I’ve been looking to hide transfer latencies in my OpenCL application for quite a while and I must say there is not much information regarding that subject. I finally succeeded yesterday. Here are some rules you need to follow:
1- You must use multiple command queues. Task in a single command queue are executed one at a time (in-order or out-of-order).
2- Your transfers must be to/from host pinned memory. This allow the GPU to access it directly on the PCIe bus and use DMA.
3- Using the built-in profiling features (ie. running “performance visual profiler”) will block transfer/kernel parallel execution. That was my main issue…
4- You must use events to explicitly define synchronization between tasks executed on different command queues. Also, you may activate out-of-order execution for a command queues. In that case, you must also take care to define synchronization between tasks in that queue.
I’m using a Tesla C1060 (“pre-fermi”).
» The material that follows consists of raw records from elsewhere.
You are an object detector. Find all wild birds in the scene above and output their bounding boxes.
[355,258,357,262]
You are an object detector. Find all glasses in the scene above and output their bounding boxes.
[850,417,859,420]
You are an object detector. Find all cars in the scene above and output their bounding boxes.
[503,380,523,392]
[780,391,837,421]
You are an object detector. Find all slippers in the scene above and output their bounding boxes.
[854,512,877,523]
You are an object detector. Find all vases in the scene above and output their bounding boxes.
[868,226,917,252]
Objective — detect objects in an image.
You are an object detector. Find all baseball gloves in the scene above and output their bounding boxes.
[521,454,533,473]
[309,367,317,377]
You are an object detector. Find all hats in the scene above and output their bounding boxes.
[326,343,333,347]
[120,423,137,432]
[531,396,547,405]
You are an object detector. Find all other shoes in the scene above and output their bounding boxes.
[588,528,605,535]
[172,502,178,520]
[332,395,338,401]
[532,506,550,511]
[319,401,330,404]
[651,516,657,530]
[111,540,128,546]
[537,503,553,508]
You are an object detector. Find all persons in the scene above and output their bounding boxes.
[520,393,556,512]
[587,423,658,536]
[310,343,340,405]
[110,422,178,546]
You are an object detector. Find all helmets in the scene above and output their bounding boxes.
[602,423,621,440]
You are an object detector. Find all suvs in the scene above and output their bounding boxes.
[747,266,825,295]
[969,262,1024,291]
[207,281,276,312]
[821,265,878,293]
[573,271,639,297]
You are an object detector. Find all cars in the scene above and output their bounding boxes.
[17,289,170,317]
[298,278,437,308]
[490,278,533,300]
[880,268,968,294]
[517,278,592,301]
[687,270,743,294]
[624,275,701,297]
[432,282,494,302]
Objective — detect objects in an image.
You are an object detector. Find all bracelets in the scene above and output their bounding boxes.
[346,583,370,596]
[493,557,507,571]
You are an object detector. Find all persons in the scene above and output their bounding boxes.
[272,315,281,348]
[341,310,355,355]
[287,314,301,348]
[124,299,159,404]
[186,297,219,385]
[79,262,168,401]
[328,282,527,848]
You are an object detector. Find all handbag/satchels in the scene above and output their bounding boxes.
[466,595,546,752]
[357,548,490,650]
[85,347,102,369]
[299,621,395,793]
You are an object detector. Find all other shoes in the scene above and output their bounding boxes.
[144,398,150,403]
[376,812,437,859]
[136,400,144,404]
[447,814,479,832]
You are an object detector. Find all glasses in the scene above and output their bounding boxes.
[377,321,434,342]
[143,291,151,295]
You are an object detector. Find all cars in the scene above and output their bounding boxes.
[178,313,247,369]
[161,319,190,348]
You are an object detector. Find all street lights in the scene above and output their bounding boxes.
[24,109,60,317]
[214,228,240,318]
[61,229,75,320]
As far as I know, the only difference between pre-fermi and fermi (from a memory transfer point of view) is the fact that fermi cards have 2 DMA engines. This would allow 2 memory transfer at the same time while executing a kernel rather than just one. In that case, I presume you would need 3 command queues.
Also note that some older cards supporting gpgpu do not support async transfer during kernel execution. I think there is a fct call to confirm that the feature is present…
Thanks, pobelzile, for your hints. However, it’s still unclear to how to force two different tasks from two different queues to execute concurrently. If I put one task in the event_wait_list of the other, they’ll be executed serially. If I leave event_wait_list empty, the tasks may be executed at any time / order, not necessarily in parallel. Or should I just use clWaitForEvents() and wait for both tasks to finish?
I understand, but just like for pinned memory transfers, I’d like to know what I need to do to make it likely that the NVIDIA driver performs the data transfer in parallel to executing a kernel if the hardware supports it.
I realized the GPU Computing SDK 3.2 has a sample called “oclCopyComputeOverlap” which seems to answer all of my questions. The key is to issue explicit calls to clFlush() at the right places for the queues that contain the copy and compute items, respectively.